Volkswagen AG and other carmakers warned that trade tensions risk dragging the global economy into a recession as the fallout starts to hit consumers.
The gloom of the US and China’s tit-for-tat tariffs cast a shadow over the Frankfurt Auto Show this week, where carmakers were seeking to whip up interest in critical new electric models. The geopolitical volatility adds another layer of uncertainty to an industry in the midst of a radical overhaul as the end of combustion-engine era looms.
“We come now into a situation where this trade war is really influencing the mood of the customers, and it has the chance to really disrupt the world economy,” Volkswagen Chief Executive Officer Herbert Diess said in an interview with Bloomberg TV. “China is basically a healthy market, but because of the trade war, the car market is basically in a recession. So that’s a new situation. That’s scary for us.”
Concerns about global trade have reached nearly 10 times the peaks seen in previous decades and could shave about 0.75 percentage points off world economic growth this year, according to data compiled by the International Monetary Fund. The auto industry is particularly exposed because of its global network of assembly plants and parts suppliers.
Daimler AG, for instance, makes many of its Mercedes-Benz’s SUVs in Alabama and exports them to China and other markets.
“What will happen in 2020 will very much depend on what happens with the US and China in the coming weeks,” BMW AG Chief Financial Officer Nicolas Peter said in an interview with Bloomberg TV at the Frankfurt show, Germany’s premier auto exhibition. The German manufacturer assembles most of its sport utility vehicles in South Carolina.
After months of talks, the tensions between the US and China remain high. Ted McKinney, the top trade official in US President Donald Trump’s Agriculture Department, called Chinese President Xi Jinping a “communist zealot” in the mold of Mao Zedong. After a summer of bombast and tariff escalation, the two sides have agreed to hold face-to-face working-level staff talks in the coming weeks and a ministerial meeting in Washington in early October.
“Everyone is affected by the industry downturn, everyone is suffering,” Continental AG CEO Elmar Degenhart told reporters Tuesday in Frankfurt. Europe’s second-largest auto supplier plans to finalise a review of its sprawling global manufacturing network by the end of this year and doesn’t rule out factory closures or layoffs as part sweeping restructuring plans.

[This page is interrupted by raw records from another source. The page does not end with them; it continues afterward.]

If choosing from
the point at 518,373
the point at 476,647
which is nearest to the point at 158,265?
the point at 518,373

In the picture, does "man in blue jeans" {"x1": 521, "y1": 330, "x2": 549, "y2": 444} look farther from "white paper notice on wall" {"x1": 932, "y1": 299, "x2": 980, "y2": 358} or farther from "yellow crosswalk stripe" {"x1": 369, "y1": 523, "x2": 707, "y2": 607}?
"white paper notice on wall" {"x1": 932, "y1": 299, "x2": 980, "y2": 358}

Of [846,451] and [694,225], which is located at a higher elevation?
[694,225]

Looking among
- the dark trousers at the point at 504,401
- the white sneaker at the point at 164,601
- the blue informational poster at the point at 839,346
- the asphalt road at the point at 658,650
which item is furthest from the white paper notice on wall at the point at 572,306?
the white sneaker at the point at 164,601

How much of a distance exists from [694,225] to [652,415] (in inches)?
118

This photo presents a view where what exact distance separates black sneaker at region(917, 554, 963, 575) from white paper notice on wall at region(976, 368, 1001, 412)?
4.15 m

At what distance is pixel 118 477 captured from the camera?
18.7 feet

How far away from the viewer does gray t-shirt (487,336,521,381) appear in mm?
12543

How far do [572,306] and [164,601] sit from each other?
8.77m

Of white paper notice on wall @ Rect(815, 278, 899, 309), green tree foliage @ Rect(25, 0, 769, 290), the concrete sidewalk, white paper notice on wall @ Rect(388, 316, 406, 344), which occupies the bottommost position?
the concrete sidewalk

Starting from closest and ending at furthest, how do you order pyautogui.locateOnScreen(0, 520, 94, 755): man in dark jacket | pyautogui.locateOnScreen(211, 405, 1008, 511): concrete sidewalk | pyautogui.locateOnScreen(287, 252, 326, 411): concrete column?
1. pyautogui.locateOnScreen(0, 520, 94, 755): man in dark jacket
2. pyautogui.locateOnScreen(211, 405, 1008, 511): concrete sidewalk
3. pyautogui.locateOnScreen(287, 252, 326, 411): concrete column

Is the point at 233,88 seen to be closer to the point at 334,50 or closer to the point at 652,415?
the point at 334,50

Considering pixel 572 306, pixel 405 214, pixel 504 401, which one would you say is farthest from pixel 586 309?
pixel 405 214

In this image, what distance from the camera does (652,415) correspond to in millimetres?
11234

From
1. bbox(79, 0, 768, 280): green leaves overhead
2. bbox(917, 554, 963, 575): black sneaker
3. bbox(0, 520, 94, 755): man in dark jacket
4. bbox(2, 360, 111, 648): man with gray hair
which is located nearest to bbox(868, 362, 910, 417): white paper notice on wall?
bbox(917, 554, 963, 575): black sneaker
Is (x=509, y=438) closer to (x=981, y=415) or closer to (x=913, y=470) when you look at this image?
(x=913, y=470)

Outside the car show, other German industry leaders voiced their concerns about trade risks. Siemens AG Chief Executive Officer Joe Kaeser urged the European Union to assert its voice in the trade conflict between the US and China, saying the specter of a “decoupling” of political and economic systems would break with decades of integration and ultimately risk a global slowdown.
“Europe would be well advised to avoid this bilateral decoupling, but it can only achieve this when it is heard as a third force in the world, and that’s
not the case at the moment,” Kaeser told journalists in Berlin.
There’s a sense that the world is reorganising into new economic spheres, making it harder for export-oriented companies to do business and creating the risk of “having to decide between friend and foe,” said the executive, who recently returned from a trip to China with German Chancellor Angela Merkel.
‘Good Sense’ Brexit
On top of the US-China spat and Trump’s recurring threat to impose levies on European car imports, the industry is bracing for the potential of the UK crashing out of the EU without a deal in a few weeks. BMW, which owns the British-based Mini and Rolls-Royce car brands, has set up a 300 million-euro ($330 million) fund to deal with a possible hard Brexit and would reduce output at its plant in Oxford, England, by eliminating a work shift if that happens, CFO Peter said.
“We’d have to increase prices, and we have to curtail production to react to such a development,” Peter said on BMW’s contingency preparations for a crash British exit.
In a Bloomberg TV interview, PSA Group CEO Carlos Tavares called the prospect “not acceptable” on ethical grounds and appealed to European and British leaders to show “good sense” and avoid a no-deal Brexit.
Demand disruptions threaten to squeeze profits needed to fund the high-risk rollout.